Watershed time for evolution of economic forecasting

The next eighteen months are shaping up to be quite a watershed period for the evolution of economic forecasting. For over a decade there has been this incipient low-grade "battle" between the open-minded innovators who rally around the fact that "This time it is different" and the traditionalists who rant that "No, things never change" and fall back on "historical patterns" as their rigid guide to the future path of the economy. My own view is the same as for any situation where the warring parties have staked out extreme positions: The truth is frequently in the middle.

The truth today is not that everything is the same or that everything is different, but that some things are the same and some things are different. The trick is to discern which factors have changed and which factors remain the same, and to watch as those balances shift over time.

As much as the traditionalists might want it to be, the economy is not a clock-like machine with extremely predictable behavior, but there are broad themes that do wax and wane over time, albeit without any strict clock-like frequency. Further, the manifestation of any given factor may be dramatically different from peiod to period.

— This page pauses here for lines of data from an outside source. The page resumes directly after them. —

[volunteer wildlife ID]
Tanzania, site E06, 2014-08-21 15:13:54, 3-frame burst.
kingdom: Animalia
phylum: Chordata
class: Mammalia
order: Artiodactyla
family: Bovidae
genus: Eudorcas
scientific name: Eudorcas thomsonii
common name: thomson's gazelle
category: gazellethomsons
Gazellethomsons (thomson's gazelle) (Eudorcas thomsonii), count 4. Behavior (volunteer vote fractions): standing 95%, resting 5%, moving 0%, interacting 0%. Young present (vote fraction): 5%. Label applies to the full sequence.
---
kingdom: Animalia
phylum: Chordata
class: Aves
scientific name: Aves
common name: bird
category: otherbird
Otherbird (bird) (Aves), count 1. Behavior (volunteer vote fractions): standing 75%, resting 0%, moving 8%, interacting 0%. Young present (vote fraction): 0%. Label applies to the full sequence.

The traditionalists argue two distinct prospects: 1) that there must be economic consequences to the "bursting of the housing bubble", and 2) those consequences must be very extreme. The first prospect makes perfect sense, but the great confidence of the traditionalists in the latter makes little sense. What is their primary argument for the latter? Simply: It has always been that way. It is difficult to say with certainty how the traditionalists have gotten so hung up on this desire to project an idealized version of the past far out into the future. There is usually a tone of anger to their insistence on this prospect, suggesting that some internalized source of fear is overwhelming their otherwise rational thought processes. Whatever, it is a very bizarre phenomenon. Be very careful not to get caught up in it.

As much as the traditionalists insist that there will be a profound slowing of the U.S. economy next year, there is little in the way of true economic fundamentals that could support that prospect. The economy is not a clockwork machine in which the slowing of one component dictates that all other components must also slow in a coordinated manner. Rather, the economy is an economic machine in which equilibrium is dynamically shifting on a constant basis so that resources freed up by a waning in one area can in turn fuel growth in other areas.

Not even the "best" of economists can truly begin to fathom the deep complexity of the U.S. economy, let alone the global economy. Economies are not clockwork machines produced by intelligent design, but rather are complex systems driven by evolution and the constant emergence of new businesses, new markets, new demographics, new processes, new products, new services, new ways of using resources, new technologies, and new forms of equilibrium. The traditionalists are true dinosaurs in their inability to grasp the concept of emergence and dynamic equilibrium. Even the more open-minded economists struggle mightily trying to understand the evolution of the economy.

The evolution of the equilibrium states of the U.S. economy over the coming year will humble all economists, primarily the traditionalists and their blind obedience to the clockwork guidance of historical patterns, but the more innovative economists as well who still do not fathom the true potential of evolutionary dynamic systems.

I suspect that a year from now economists will continue to utilize the same "meaures" of the economy as they do today, but I also strongly suspect that more than a few of the leading-edge economists will finally begin to ponder how to better measure the forms of dynamic equilibrium states and processes that are rampant throughout our economy.